Chris Packham among celebrities who read nature poem in praise of orchards as Coton’s faces busway ‘threat’
Celebrities including TV conservationist Chris Packham have recorded themselves reading a poem written to celebrate nature at Coton Orchard, which is threatened by a proposed busway.
The piece, called The Hidden Orchard, is a wassail song written for Coton Orchard and “all our traditional orchards”.
The site is under threat from Greater Cambridge Partnership (GCP) proposals to build a 40-metre wide busway through the centre of it, as part of a new Cambourne to Cambridge public transport route.
A wassail is an ancient custom that involves visiting orchards while reciting incantations and singing to the trees to promote a good harvest for the coming year.
The poem was also performed live by campaigners at a wassail ceremony in Coton Orchard to encourage a good growing year and highlight the beauty of the orchard.
Anna Gazeley, whose family owns the orchard, said: “I’m delighted we have managed to get some wonderful celebrities to record the wassail poem to help us celebrate the orchard and traditional orchards throughout the UK.
“Although they are not part of the campaign against the busway, I think it will encourage people to seek out the orchard and see how wonderful it is and what could be lost here. We have already had recordings made by Chris Packham, the actress Jenny Seagrove and the presenter Martha Kearney.
“I’ve never attended a wassail before but it was wonderful. We just really wanted to try and revive an ancient tradition to save an ancient orchard to make the community a little bit more aware of what will be lost here.”
Anna hopes videos of the celebrities, who recorded themselves performing the poem on their phones, will soon be edited and ready to show on social media.
Debbie Whitton Spriggs, who composed the wassail poem for the orchard, wrote in a description of the event: “As the sun set on a crisp, clear winter day, Coton Orchard held its first ever wassail. Led by the Wassail King and Queen, guests processed through the trees, partook of mulled cider and apple cake, then performed a rousing wassail poem written specially for the occasion. In keeping with ancient tradition, there was much hollering and banging to scare away pestilential forces, and toasting and blessing of trees to invoke bounty and protection.”
The GCP aims to install a £200million off-road busway running from Hardwick to Grange Road on the western edge of the city, which it says will “significantly improve bus and active travel journeys between Cambridge and Cambourne via the new Bourn Airfield development, a new travel hub at Scotland Farm, Hardwick and West Cambridge campus”.

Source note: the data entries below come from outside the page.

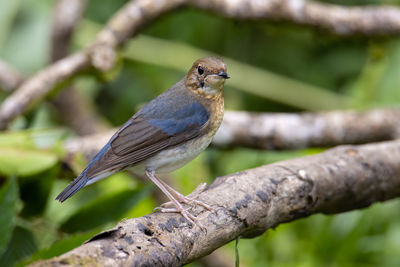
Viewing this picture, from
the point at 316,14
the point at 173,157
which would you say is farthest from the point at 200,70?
the point at 316,14

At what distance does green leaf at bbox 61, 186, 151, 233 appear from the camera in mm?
3117

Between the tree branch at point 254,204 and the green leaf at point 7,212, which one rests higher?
the green leaf at point 7,212

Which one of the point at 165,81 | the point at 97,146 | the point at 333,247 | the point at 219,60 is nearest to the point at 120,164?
the point at 219,60

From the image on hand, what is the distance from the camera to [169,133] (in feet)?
10.7

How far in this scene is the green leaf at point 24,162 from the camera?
327 cm

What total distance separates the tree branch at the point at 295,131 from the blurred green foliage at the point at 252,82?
234 millimetres

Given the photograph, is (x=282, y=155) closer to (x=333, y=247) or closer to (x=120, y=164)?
(x=333, y=247)

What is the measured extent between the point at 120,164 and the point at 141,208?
158 centimetres

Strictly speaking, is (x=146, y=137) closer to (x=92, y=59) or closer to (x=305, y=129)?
(x=92, y=59)

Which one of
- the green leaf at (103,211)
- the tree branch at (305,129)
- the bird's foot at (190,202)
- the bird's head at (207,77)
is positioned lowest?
the tree branch at (305,129)


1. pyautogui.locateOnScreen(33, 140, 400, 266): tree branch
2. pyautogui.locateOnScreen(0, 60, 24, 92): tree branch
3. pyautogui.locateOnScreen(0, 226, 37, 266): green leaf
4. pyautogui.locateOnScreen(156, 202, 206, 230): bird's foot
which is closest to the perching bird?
pyautogui.locateOnScreen(156, 202, 206, 230): bird's foot

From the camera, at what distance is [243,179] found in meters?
2.85

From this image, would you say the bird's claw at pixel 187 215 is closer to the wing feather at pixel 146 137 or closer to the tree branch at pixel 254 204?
the tree branch at pixel 254 204

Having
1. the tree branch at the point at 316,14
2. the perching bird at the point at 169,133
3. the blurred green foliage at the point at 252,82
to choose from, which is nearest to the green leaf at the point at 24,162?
the perching bird at the point at 169,133
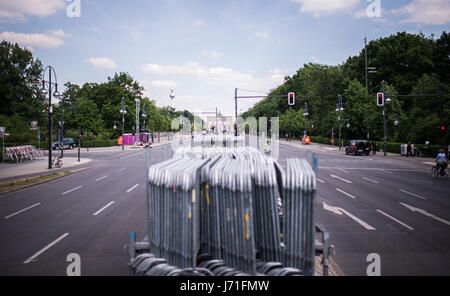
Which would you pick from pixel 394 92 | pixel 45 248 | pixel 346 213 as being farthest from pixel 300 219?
pixel 394 92

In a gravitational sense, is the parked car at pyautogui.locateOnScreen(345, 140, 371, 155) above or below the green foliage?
below

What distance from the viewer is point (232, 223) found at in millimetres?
3955

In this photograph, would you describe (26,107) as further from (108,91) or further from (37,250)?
(37,250)

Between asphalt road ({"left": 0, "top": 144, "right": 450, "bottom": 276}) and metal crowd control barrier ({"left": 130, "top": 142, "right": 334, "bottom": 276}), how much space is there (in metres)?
1.97

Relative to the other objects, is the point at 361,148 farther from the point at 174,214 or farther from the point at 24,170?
the point at 174,214

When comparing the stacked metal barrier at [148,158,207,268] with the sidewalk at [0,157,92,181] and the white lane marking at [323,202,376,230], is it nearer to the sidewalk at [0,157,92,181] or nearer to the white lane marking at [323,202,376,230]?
the white lane marking at [323,202,376,230]

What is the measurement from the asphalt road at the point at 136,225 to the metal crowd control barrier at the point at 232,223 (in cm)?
197

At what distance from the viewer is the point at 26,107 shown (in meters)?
67.8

Campaigners, supported by Cambridge Past, Present & Future (PPF), Coton Parish Council, Coton Busway Action Group, Coton Loves Pollinators, Hardwick Parish Council and Save the West Fields have called on the GCP to rethink the plans, which they said in a petition would cause “unnecessary destruction to an important green corridor and historic orchard”.
Anna added: “The wassail ceremony was spectacular. We had the village processing through the orchard with flaming torches led by a piper. Mostly it was about having fun and showing gratitude for people that had helped and supported us but it was also a chance to show them what 40 metres look like, because that is the size of the road that will cut through the orchard.
“We showed them what 520 trees looks like and asked them to imagine them being cut down. There were buzzards flying overhead, deers wandering around. People were realising, ‘Oh my gooodness, we can’t let this disappear!”